#### [AVAILABLE DATA]
+ + + +
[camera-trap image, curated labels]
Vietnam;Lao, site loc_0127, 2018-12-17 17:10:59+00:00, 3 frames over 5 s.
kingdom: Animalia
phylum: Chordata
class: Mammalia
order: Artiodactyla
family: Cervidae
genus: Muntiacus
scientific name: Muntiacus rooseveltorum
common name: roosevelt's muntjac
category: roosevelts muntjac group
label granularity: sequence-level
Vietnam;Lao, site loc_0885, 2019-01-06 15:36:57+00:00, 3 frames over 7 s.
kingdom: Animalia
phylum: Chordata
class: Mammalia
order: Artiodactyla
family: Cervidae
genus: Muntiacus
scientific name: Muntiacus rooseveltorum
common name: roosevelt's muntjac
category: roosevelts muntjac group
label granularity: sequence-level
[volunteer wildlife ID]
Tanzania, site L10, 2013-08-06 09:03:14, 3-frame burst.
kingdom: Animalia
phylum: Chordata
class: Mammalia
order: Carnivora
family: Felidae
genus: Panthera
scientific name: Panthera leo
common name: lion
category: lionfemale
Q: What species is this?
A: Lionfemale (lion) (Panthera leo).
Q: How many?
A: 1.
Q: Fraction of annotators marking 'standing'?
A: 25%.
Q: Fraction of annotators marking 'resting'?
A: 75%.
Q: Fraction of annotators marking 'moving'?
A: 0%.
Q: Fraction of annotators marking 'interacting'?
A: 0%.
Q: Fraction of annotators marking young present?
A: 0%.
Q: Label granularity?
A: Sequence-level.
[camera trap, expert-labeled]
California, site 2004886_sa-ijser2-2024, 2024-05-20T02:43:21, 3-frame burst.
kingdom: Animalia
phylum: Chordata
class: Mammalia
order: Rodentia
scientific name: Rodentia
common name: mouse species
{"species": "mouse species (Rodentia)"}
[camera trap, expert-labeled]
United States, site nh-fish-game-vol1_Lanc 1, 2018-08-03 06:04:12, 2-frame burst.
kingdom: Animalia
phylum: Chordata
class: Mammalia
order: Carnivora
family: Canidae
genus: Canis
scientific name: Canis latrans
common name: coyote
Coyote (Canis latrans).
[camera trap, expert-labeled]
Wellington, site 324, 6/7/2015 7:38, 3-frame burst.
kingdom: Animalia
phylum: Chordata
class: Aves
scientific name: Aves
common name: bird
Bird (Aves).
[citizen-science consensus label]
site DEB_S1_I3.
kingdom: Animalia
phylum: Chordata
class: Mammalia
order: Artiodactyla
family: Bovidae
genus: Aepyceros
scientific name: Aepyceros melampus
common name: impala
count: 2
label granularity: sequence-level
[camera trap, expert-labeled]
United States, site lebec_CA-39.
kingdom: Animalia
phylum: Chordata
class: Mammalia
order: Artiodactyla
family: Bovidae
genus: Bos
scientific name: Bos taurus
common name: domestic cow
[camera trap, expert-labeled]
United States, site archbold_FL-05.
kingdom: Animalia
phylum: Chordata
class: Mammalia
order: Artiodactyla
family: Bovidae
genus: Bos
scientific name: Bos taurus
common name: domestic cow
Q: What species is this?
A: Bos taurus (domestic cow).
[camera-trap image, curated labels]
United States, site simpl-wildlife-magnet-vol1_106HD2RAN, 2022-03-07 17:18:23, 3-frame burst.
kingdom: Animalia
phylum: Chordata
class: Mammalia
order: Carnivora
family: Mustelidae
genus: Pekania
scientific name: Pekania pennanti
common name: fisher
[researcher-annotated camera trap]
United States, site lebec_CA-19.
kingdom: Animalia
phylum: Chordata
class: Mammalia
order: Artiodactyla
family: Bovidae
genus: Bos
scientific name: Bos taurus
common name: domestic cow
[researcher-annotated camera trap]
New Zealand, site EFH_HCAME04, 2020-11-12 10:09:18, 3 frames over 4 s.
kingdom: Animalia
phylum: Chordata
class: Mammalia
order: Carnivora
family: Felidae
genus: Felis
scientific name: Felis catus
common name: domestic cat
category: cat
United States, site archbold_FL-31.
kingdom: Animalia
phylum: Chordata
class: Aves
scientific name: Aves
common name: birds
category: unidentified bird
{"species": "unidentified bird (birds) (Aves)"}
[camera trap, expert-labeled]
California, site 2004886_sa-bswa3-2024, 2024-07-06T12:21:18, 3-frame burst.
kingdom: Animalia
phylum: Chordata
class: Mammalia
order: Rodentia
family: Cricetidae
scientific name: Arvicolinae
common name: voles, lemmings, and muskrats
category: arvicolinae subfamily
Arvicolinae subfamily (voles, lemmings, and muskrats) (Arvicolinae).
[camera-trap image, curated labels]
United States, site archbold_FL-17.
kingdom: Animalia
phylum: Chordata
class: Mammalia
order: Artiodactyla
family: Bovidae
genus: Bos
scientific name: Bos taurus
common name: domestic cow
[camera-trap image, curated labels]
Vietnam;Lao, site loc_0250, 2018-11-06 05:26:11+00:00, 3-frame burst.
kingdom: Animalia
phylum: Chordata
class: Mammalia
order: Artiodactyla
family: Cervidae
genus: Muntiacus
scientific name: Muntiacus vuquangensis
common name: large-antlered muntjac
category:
+ + + +
Only the lines from the one bearing "family: Cricetidae" through the end of the entries above belong in the answer, each one exactly as given.

family: Cricetidae
scientific name: Arvicolinae
common name: voles, lemmings, and muskrats
category: arvicolinae subfamily
Arvicolinae subfamily (voles, lemmings, and muskrats) (Arvicolinae).
[camera-trap image, curated labels]
United States, site archbold_FL-17.
kingdom: Animalia
phylum: Chordata
class: Mammalia
order: Artiodactyla
family: Bovidae
genus: Bos
scientific name: Bos taurus
common name: domestic cow
[camera-trap image, curated labels]
Vietnam;Lao, site loc_0250, 2018-11-06 05:26:11+00:00, 3-frame burst.
kingdom: Animalia
phylum: Chordata
class: Mammalia
order: Artiodactyla
family: Cervidae
genus: Muntiacus
scientific name: Muntiacus vuquangensis
common name: large-antlered muntjac
category:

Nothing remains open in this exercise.